In libreria “La canzone che cura”, presentato dalle autrici a San Giovanni Teatino
SAN GIOVANNI TEATINO. La canzone – una «straordinaria modalità espressiva e terapeutica» – al centro del libro scritto dagli psicologi, psicoterapeuti, musicisti e musicoterapeuti Gabriella Giordanella Perilli ed Ellery Latorre.
“La canzone che cura - Come aiutare con le canzoni” è stato presentato alla Scuola Civica Musicale di San Giovanni Teatino. Pubblicato da Edizioni Psiconline, il libro, spiega Ellery Latorre, abruzzese di San Giovanni Teatino, presenta «un nuovo paradigma procedurale per l’utilizzo della canzone come strumento metodologicamente integrato e coerente nelle situazioni di aiuto». I due hanno alle spalle una collaborazione decennale, iniziata nella Scuola di Psicoterapia Integrata e Musicoterapia di Roma, co-fondata da Gabriella Giordanella Perilli.
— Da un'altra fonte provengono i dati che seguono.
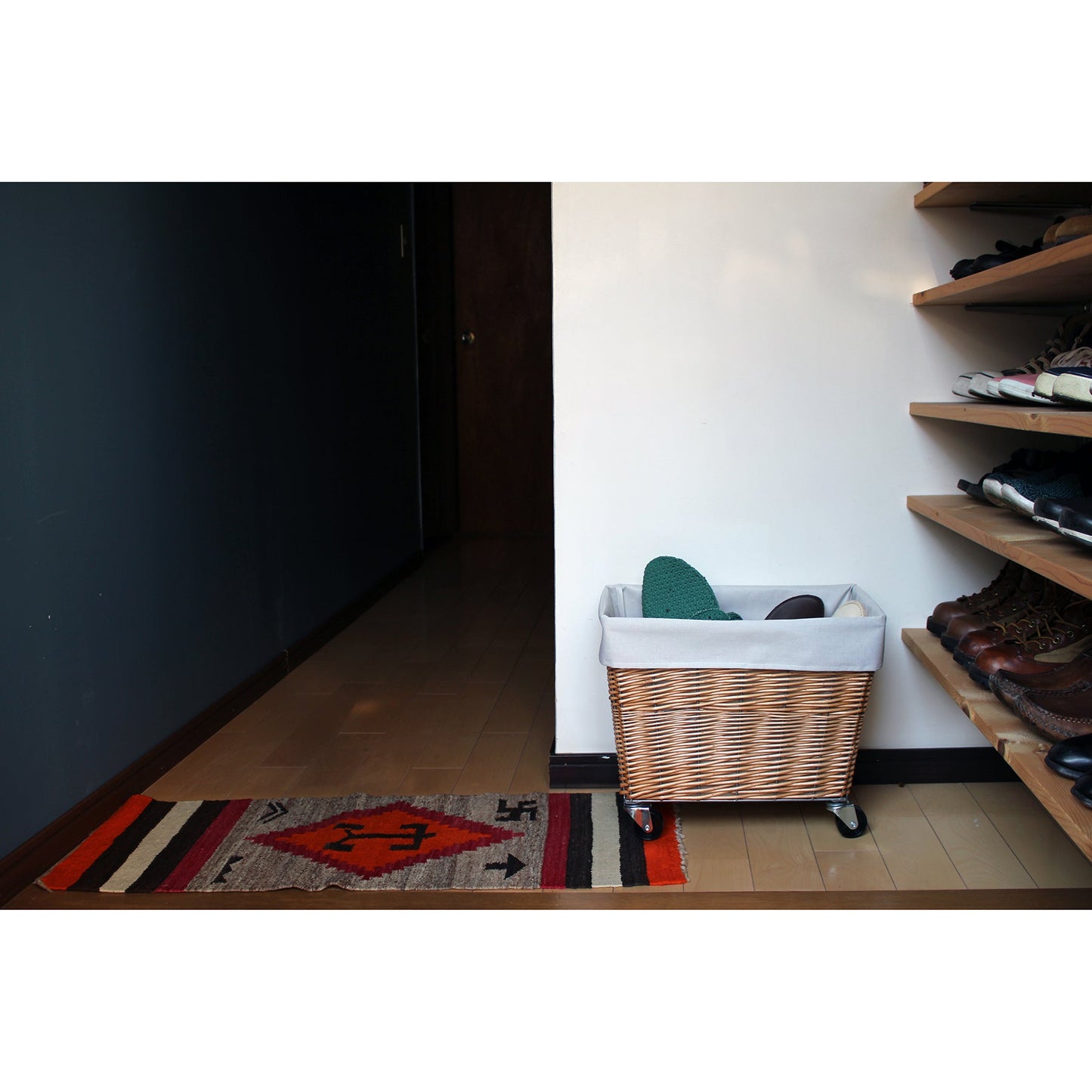 ＷＩＬＬＯＷ　ＬＡＵＮＤＲＹ　ＢＡＳＫＥＴ　Ｗｉｔｈ　ＣＡＳＴＥＲ　２８Ｌ　ＬＧＹ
«Dopo aver condotto seminari e convegni sulla canzone in ambito clinico, abbiamo pensato a un lavoro a quattro mani in cui condividere le esperienze umane e professionali maturate in diversi contesti», aggiunge Latorre. «Abbiamo sviluppato un metodo originale, fondato su basi scientifiche, per l’utilizzo della canzone in ambito psicoterapeutico. È fondamentale partire da un’accurata conoscenza della persona per capire cosa può essere funzionale per il soggetto. Durante il percorso terapeutico, chiediamo ai nostri pazienti di proporci canzoni per loro significative; abbiamo, così, elaborato uno strumento che ci permette di comprendere a quali caratteristiche rilevanti potrebbe essere associato il contenuto delle stesse». Ogni esperienza di ascolto è «unica e irripetibile», in quanto ogni persona è diversa dall’altra. «La canzone è uno strumento di cambiamento psicologico nell’essere umano. Ci può svegliare e attivare come un caffè, ci può rilassare, dipende da chi l’ascolta perché ognuno di noi percepisce le canzoni in modo differente, a seconda delle esperienze che abbiamo avuto». Il primo «tentativo di cura è la ninna nanna», un prendersi cura del neonato. In adolescenza «la canzone può essere usata per lavorare sull’identità del soggetto. Le canzoni, infine, sono terapeutiche per gli anziani, perché sono in grado di risvegliare memorie emotive e fungono da stimolatori neuronali; hanno anche un effetto importante sull’umore».